Saved data entries
[Start of section]

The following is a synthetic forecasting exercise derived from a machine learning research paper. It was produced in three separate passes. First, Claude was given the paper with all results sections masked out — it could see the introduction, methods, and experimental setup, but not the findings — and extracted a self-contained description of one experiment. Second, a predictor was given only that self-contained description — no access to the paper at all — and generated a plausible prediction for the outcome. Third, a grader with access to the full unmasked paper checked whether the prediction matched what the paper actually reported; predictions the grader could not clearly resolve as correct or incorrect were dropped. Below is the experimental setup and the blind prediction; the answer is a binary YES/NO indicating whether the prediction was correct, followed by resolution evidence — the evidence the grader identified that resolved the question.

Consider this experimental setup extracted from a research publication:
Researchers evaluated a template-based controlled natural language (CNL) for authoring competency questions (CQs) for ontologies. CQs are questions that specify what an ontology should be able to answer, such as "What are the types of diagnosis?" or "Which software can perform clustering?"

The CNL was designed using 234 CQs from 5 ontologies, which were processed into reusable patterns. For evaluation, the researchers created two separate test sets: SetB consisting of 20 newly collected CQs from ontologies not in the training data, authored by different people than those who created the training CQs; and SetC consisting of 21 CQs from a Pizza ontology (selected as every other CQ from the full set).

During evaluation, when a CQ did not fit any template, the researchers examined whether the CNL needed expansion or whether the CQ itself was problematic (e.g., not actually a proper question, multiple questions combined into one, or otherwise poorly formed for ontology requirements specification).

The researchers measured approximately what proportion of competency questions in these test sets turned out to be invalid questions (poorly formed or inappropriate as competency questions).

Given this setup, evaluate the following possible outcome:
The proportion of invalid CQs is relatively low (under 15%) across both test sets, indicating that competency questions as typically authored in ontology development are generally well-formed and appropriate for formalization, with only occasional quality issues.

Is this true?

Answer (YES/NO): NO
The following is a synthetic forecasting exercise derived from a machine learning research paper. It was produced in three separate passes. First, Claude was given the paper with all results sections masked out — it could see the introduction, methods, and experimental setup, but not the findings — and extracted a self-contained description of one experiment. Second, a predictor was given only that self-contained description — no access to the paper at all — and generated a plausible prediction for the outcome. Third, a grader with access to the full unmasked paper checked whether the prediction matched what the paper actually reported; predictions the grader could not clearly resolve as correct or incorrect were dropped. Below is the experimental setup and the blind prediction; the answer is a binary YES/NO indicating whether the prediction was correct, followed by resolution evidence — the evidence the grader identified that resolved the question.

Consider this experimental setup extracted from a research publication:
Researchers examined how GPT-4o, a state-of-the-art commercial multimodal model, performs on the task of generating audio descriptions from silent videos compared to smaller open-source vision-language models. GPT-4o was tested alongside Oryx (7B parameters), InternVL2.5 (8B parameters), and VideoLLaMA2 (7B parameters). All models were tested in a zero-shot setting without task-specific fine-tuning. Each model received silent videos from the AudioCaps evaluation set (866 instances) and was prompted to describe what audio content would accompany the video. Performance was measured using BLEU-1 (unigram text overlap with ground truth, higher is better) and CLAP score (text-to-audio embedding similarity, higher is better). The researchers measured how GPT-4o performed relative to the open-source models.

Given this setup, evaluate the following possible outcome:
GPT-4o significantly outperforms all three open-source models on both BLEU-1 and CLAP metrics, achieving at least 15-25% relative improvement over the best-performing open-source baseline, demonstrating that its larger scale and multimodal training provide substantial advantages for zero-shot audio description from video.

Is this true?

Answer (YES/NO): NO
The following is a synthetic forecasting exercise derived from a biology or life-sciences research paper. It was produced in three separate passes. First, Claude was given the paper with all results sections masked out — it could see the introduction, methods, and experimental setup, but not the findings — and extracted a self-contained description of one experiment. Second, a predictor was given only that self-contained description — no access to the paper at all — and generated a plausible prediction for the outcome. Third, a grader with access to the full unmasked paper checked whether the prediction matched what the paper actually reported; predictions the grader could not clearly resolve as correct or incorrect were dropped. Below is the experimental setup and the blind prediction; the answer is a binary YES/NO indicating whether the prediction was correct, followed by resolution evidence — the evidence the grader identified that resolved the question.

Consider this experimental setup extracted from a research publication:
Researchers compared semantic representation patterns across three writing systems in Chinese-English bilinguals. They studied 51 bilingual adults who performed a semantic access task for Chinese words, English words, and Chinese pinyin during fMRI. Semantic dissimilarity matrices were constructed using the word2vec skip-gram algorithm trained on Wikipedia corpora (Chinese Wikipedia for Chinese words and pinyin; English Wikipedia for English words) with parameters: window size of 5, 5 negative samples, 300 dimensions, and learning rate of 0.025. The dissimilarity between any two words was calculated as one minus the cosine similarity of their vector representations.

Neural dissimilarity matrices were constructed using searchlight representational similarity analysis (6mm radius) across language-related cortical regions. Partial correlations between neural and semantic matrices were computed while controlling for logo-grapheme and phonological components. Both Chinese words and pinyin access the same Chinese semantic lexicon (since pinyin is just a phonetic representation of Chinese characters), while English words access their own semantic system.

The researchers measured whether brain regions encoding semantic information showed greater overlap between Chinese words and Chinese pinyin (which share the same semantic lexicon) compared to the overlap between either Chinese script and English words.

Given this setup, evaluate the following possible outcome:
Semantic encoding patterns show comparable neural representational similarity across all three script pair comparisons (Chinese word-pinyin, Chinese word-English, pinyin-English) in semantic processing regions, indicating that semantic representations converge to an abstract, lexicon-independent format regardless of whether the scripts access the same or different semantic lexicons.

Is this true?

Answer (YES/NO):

[End of section]

Repeat every record above. Each one must match exactly.

The following is a synthetic forecasting exercise derived from a machine learning research paper. It was produced in three separate passes. First, Claude was given the paper with all results sections masked out — it could see the introduction, methods, and experimental setup, but not the findings — and extracted a self-contained description of one experiment. Second, a predictor was given only that self-contained description — no access to the paper at all — and generated a plausible prediction for the outcome. Third, a grader with access to the full unmasked paper checked whether the prediction matched what the paper actually reported; predictions the grader could not clearly resolve as correct or incorrect were dropped. Below is the experimental setup and the blind prediction; the answer is a binary YES/NO indicating whether the prediction was correct, followed by resolution evidence — the evidence the grader identified that resolved the question.

Consider this experimental setup extracted from a research publication:
Researchers evaluated a template-based controlled natural language (CNL) for authoring competency questions (CQs) for ontologies. CQs are questions that specify what an ontology should be able to answer, such as "What are the types of diagnosis?" or "Which software can perform clustering?"

The CNL was designed using 234 CQs from 5 ontologies, which were processed into reusable patterns. For evaluation, the researchers created two separate test sets: SetB consisting of 20 newly collected CQs from ontologies not in the training data, authored by different people than those who created the training CQs; and SetC consisting of 21 CQs from a Pizza ontology (selected as every other CQ from the full set).

During evaluation, when a CQ did not fit any template, the researchers examined whether the CNL needed expansion or whether the CQ itself was problematic (e.g., not actually a proper question, multiple questions combined into one, or otherwise poorly formed for ontology requirements specification).

The researchers measured approximately what proportion of competency questions in these test sets turned out to be invalid questions (poorly formed or inappropriate as competency questions).

Given this setup, evaluate the following possible outcome:
The proportion of invalid CQs is relatively low (under 15%) across both test sets, indicating that competency questions as typically authored in ontology development are generally well-formed and appropriate for formalization, with only occasional quality issues.

Is this true?

Answer (YES/NO): NO
The following is a synthetic forecasting exercise derived from a machine learning research paper. It was produced in three separate passes. First, Claude was given the paper with all results sections masked out — it could see the introduction, methods, and experimental setup, but not the findings — and extracted a self-contained description of one experiment. Second, a predictor was given only that self-contained description — no access to the paper at all — and generated a plausible prediction for the outcome. Third, a grader with access to the full unmasked paper checked whether the prediction matched what the paper actually reported; predictions the grader could not clearly resolve as correct or incorrect were dropped. Below is the experimental setup and the blind prediction; the answer is a binary YES/NO indicating whether the prediction was correct, followed by resolution evidence — the evidence the grader identified that resolved the question.

Consider this experimental setup extracted from a research publication:
Researchers examined how GPT-4o, a state-of-the-art commercial multimodal model, performs on the task of generating audio descriptions from silent videos compared to smaller open-source vision-language models. GPT-4o was tested alongside Oryx (7B parameters), InternVL2.5 (8B parameters), and VideoLLaMA2 (7B parameters). All models were tested in a zero-shot setting without task-specific fine-tuning. Each model received silent videos from the AudioCaps evaluation set (866 instances) and was prompted to describe what audio content would accompany the video. Performance was measured using BLEU-1 (unigram text overlap with ground truth, higher is better) and CLAP score (text-to-audio embedding similarity, higher is better). The researchers measured how GPT-4o performed relative to the open-source models.

Given this setup, evaluate the following possible outcome:
GPT-4o significantly outperforms all three open-source models on both BLEU-1 and CLAP metrics, achieving at least 15-25% relative improvement over the best-performing open-source baseline, demonstrating that its larger scale and multimodal training provide substantial advantages for zero-shot audio description from video.

Is this true?

Answer (YES/NO): NO
The following is a synthetic forecasting exercise derived from a biology or life-sciences research paper. It was produced in three separate passes. First, Claude was given the paper with all results sections masked out — it could see the introduction, methods, and experimental setup, but not the findings — and extracted a self-contained description of one experiment. Second, a predictor was given only that self-contained description — no access to the paper at all — and generated a plausible prediction for the outcome. Third, a grader with access to the full unmasked paper checked whether the prediction matched what the paper actually reported; predictions the grader could not clearly resolve as correct or incorrect were dropped. Below is the experimental setup and the blind prediction; the answer is a binary YES/NO indicating whether the prediction was correct, followed by resolution evidence — the evidence the grader identified that resolved the question.

Consider this experimental setup extracted from a research publication:
Researchers compared semantic representation patterns across three writing systems in Chinese-English bilinguals. They studied 51 bilingual adults who performed a semantic access task for Chinese words, English words, and Chinese pinyin during fMRI. Semantic dissimilarity matrices were constructed using the word2vec skip-gram algorithm trained on Wikipedia corpora (Chinese Wikipedia for Chinese words and pinyin; English Wikipedia for English words) with parameters: window size of 5, 5 negative samples, 300 dimensions, and learning rate of 0.025. The dissimilarity between any two words was calculated as one minus the cosine similarity of their vector representations.

Neural dissimilarity matrices were constructed using searchlight representational similarity analysis (6mm radius) across language-related cortical regions. Partial correlations between neural and semantic matrices were computed while controlling for logo-grapheme and phonological components. Both Chinese words and pinyin access the same Chinese semantic lexicon (since pinyin is just a phonetic representation of Chinese characters), while English words access their own semantic system.

The researchers measured whether brain regions encoding semantic information showed greater overlap between Chinese words and Chinese pinyin (which share the same semantic lexicon) compared to the overlap between either Chinese script and English words.

Given this setup, evaluate the following possible outcome:
Semantic encoding patterns show comparable neural representational similarity across all three script pair comparisons (Chinese word-pinyin, Chinese word-English, pinyin-English) in semantic processing regions, indicating that semantic representations converge to an abstract, lexicon-independent format regardless of whether the scripts access the same or different semantic lexicons.

Is this true?

Answer (YES/NO):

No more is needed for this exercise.